Ler é ler o movimento. Dito de outro modo: o que se lê é o movimento. É claro, é óbvio, é algo que se pode dizer autoevidente. Mas eu nunca tinha pensado “isso” com essas palavras.
Sempre me impressionou que, no imenso séquito que acompanhava Alexandre em sua marcha “sempre em frente” (“Tout droit, monsieur! Tout droit!”) para conquistar o mundo, seguiam leitores de tudo: de nuvens, de pedras, de sonhos, de águas, de vísceras, e talvez de toda sorte objetos criados como ferramentas ou instrumentos de leitura do que “esta aí”, o mundo, recoberto de camadas e camadas de mais significado.
Ler o livro de Plutarco foi uma das epifanias que mudaram a minha vida. Outra, anterior a Plutarco, foi ter “lido” a noite com o auxílio de um mapa estelar, ter olhado para cima e visto aquilo tudo subitamente ordenado em constelações lindamente desenhadas pelo olhar de gerações incontáveis fazendo o mesmo gesto de curvar a cabeça para cima e olhar a noite – os trabalhadores noturnos.
Eu podia ver, literalmente, o Caos e o Cosmos, sobrepostos. Sem deixar de ser um só, o Céu era dois, era os Céus. Há nisso, nessa natural constatação toda uma metafísica que pode perturbar uma alma por toda a vida.
” ter “lido” a noite…Há nisso, nessa natural constatação toda uma metafísica que pode perturbar uma alma por toda a vida.”
Há, com certeza.
bjs
Não consigo entender as camadas de verdade. Meu pensamento ‘desfia”. Preciso de mais fôlego. Vou tentar. Obrigada.
Há nesses seus sobrepostos um antiidealismo – não há UMA verdade oculta sob UMA aparência. O que há são camadas de verdade, mais e mais verdade…
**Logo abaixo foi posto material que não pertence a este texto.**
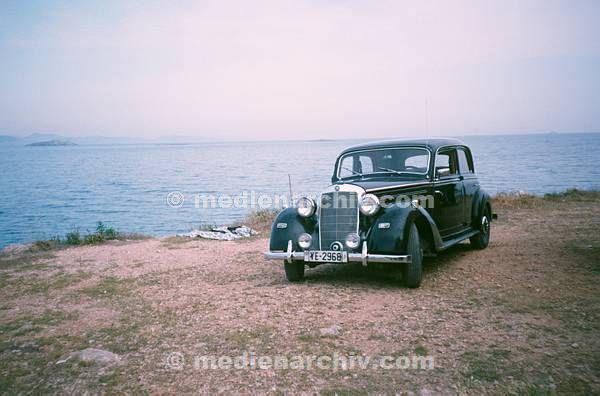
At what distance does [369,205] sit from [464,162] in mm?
3333

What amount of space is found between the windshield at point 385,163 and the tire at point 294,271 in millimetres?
1746

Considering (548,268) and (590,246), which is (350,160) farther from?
(590,246)

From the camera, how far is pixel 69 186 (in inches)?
1310

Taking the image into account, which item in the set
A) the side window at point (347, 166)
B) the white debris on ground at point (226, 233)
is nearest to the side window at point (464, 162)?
the side window at point (347, 166)

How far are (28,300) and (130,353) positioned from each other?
9.73 ft

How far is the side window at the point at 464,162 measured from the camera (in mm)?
8211

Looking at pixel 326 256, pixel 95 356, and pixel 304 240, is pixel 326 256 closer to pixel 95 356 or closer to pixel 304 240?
pixel 304 240

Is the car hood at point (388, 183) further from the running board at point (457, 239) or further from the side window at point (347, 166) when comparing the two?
the running board at point (457, 239)

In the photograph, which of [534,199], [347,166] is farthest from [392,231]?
[534,199]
Eu entendi, é mais concreto. E todo mundo lê.
Ler é a ligação entre o momento 1 e momento 2 de que falo abaixo. É como se ler fosse uma linha unindo pontos… (Achei essa imagem boa).
Quis dizer algo mais concreto e fundamental, mais óbvio e nada abstrato.Digamos assim: é a diferença entre o instante 1 e o instante 2 que faz o conteúdo da leitura. A diferença é produzido pelo movimento – físico ou temporal. E isso alcança toda a natureza, pq todos lêem o movimento – para se mover!
É uma idéia bem simples mesmo e se transplantada para a nosso experiencia humana de leitura – seus olhos aqui, me lendo – talvez ela seja mais perceptível na escrita à mão, as letras se encadeandoem palavras e frases…
Há ler e *Ler.
*Ler, esse q vc trata, é sim! ler o movimento. Quem lê assim dispara alguma coisa dentro de si e sai andando num cosmos de dentro.
Só lê desse modo quem se move internamente. E só, quando se move.
E essa capacidade vibra – e vinga- , é na infância, esse dom que muitos dissipam. Nem todos, aí, você.